▶ **TO DO**
1) On what date was the Regional Cantabric Federation of Football Clubs founded, according to the Asturias football team page?
2) From the Asturias football team page, retype the passage from "Regional football team for Asturias, Spain" up to and including "their previous game.".

>> START DOCUMENT

Asturias
- Association: Royal Asturias Football Federation (RFFPA)
- Top scorer: José Luis Zabala (7)
| First colours |

First international
- Asturias 3–7 St Mirren F.C. (Gijón, Spain; 4 June 1922)

Biggest win
- Asturias 6–1 Lithuania (Gijón, Spain; 29 December 2001)

Biggest defeat
- Asturias 3–7 St Mirren F.C. (Gijón, Spain; 4 June 1922)

Prince of Asturias Cup
- Appearances: 3 (first in 1922-23 Prince of Asturias Cup)
- Best result: Champions, 1922-23 Prince of Asturias Cup

= Asturias autonomous football team =

Regional football team for Asturias, Spain

The Asturias autonomous football team is the regional football team for Asturias. They are not affiliated with FIFA or UEFA, because it is represented internationally by the Spain national football team.

Initially formed in 1915 as a partnership between Cantabrian and Asturian teams (before splitting soon after in 1918), the team competed in the short-lived Prince of Asturias Cup, winning the 1922–23 edition. They now only play friendlies, the most recent being in 2001–03 after a 64-year gap since their previous game.

==History==
===Cantabric Federation===
The Regional Cantabric Federation of Football Clubs was founded on 9 December 1915 with the aim to represent all the clubs in the Province of Oviedo. On 22 November 1916, the Spanish Football Federation allowed the clubs of Cantabria to leave the Northern Regional Championship and join the newly created Cantabrian Regional Federation, along with clubs from Oviedo, soon to be renamed Asturias.

The Cantabrians joined forces with the Asturian clubs to form the 'Cantabric Team' and played four official matches between 1917 and 1918 in the defunct Copa Príncipe de Asturias, an inter-regional competition organized by the Spanish Federation. This Cantabric side had the likes of the Villaverde brothers (Fernando and Senén), Manuel Argüelles and Manuel Meana, with the latter two going on to represent the Asturias national team in the 1920s.

>> END DOCUMENT
>> START EXTRACTED ENTRIES

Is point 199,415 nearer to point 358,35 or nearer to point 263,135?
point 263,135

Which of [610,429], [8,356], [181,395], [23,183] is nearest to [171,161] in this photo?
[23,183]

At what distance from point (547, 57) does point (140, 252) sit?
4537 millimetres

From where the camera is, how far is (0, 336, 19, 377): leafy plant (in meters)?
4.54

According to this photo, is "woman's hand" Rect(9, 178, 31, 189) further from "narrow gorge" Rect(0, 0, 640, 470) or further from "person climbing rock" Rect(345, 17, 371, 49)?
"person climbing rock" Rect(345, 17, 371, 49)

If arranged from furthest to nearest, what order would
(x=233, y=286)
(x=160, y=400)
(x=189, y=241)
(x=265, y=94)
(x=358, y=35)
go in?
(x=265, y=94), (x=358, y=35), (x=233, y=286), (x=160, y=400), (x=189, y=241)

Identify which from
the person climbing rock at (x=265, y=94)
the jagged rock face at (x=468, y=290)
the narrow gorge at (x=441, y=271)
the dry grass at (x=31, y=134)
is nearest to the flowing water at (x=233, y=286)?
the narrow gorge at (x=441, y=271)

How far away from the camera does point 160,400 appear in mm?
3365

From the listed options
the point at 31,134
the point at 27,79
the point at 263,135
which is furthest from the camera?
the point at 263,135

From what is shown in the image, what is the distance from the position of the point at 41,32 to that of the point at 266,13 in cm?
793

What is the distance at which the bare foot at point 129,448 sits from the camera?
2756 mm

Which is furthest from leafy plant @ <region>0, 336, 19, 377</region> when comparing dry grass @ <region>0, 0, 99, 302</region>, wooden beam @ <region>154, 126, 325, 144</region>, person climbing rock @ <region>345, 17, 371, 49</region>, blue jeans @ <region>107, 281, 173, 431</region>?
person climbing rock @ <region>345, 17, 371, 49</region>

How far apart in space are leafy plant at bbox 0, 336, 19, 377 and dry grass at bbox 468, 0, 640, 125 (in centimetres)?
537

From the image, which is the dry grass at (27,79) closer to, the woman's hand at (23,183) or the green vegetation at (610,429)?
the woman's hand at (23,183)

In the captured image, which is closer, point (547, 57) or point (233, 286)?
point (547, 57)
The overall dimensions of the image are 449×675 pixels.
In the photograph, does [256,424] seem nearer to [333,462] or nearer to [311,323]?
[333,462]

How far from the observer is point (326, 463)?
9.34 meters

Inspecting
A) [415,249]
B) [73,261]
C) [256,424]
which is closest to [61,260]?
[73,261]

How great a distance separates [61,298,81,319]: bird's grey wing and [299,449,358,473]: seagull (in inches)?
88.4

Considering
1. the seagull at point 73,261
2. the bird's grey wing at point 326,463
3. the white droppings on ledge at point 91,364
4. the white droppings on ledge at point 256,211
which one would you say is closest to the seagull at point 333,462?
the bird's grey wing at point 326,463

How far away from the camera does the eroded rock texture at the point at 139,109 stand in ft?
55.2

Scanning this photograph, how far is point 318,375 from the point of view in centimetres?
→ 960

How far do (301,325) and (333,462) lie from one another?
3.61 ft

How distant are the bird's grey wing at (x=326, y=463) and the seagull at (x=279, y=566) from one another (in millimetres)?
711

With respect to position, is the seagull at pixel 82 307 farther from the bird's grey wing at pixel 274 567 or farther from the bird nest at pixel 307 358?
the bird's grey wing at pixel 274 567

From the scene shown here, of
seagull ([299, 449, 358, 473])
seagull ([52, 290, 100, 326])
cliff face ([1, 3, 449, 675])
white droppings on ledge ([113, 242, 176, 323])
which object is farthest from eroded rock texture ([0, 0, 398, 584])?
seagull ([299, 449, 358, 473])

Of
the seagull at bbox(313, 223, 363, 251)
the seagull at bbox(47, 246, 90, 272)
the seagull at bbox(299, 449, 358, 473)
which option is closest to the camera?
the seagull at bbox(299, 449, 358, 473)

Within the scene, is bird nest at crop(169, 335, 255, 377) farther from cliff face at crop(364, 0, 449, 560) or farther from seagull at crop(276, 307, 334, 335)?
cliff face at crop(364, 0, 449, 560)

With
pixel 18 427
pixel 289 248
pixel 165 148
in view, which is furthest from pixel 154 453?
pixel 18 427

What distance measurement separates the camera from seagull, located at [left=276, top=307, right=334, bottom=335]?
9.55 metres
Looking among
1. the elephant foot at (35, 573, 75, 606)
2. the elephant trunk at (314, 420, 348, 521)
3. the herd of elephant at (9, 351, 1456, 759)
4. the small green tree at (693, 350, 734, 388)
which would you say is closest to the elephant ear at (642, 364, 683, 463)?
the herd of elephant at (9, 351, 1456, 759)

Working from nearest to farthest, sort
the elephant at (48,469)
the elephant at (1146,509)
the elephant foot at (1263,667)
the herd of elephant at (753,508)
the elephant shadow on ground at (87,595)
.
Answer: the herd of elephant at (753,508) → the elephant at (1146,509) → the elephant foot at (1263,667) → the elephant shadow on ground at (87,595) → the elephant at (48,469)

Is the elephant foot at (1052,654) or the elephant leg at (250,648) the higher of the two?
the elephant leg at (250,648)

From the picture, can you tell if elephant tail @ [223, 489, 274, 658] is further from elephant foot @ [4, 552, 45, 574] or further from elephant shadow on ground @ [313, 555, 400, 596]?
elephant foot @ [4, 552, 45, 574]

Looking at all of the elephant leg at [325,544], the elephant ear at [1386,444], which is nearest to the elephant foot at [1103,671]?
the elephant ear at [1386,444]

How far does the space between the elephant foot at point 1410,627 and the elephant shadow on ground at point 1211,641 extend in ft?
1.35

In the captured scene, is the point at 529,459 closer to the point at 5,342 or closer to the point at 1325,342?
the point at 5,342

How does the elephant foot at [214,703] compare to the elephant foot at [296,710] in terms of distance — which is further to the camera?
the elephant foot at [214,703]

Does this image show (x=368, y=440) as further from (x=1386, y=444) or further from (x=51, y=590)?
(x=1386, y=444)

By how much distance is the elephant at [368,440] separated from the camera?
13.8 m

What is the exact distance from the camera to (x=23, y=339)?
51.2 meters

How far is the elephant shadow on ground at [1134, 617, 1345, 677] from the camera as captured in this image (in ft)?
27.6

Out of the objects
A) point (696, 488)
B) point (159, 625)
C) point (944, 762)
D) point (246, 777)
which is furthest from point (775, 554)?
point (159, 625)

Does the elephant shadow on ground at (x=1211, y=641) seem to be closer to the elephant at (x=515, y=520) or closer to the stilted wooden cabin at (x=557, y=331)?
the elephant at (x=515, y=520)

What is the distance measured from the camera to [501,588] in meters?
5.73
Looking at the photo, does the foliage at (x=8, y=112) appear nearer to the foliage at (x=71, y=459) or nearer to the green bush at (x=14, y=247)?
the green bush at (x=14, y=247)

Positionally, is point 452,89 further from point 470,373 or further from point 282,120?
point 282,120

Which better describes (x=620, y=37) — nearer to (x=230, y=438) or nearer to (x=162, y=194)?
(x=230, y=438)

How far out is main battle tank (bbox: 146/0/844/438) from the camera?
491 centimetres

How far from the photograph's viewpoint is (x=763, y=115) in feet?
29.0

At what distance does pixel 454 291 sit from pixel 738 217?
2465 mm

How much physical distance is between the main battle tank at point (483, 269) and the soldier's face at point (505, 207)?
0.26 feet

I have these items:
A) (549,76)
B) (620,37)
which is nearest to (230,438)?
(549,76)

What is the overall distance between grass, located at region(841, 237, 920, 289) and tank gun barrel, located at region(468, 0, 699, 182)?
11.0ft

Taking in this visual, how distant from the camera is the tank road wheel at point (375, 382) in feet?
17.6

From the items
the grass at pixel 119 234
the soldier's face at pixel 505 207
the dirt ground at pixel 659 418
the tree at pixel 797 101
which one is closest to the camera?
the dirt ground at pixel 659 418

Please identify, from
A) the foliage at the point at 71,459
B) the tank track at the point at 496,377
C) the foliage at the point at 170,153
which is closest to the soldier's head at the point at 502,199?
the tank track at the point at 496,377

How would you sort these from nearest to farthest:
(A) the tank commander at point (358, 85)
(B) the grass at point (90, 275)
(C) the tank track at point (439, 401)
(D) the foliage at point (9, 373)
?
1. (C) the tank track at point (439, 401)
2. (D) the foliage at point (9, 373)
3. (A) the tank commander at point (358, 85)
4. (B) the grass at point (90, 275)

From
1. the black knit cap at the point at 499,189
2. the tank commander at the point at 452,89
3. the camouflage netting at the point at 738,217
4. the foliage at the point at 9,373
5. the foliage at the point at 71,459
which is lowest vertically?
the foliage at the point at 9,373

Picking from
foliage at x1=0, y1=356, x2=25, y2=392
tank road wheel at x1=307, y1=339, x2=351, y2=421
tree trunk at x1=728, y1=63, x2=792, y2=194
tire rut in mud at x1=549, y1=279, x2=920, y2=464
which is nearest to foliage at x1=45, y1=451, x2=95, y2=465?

>> END EXTRACTED ENTRIES

▶ **EXPECTED RESULTS**
1) 9 December 1915

2)
Regional football team for Asturias, Spain

The Asturias autonomous football team is the regional football team for Asturias. They are not affiliated with FIFA or UEFA, because it is represented internationally by the Spain national football team.

Initially formed in 1915 as a partnership between Cantabrian and Asturian teams (before splitting soon after in 1918), the team competed in the short-lived Prince of Asturias Cup, winning the 1922–23 edition. They now only play friendlies, the most recent being in 2001–03 after a 64-year gap since their previous game.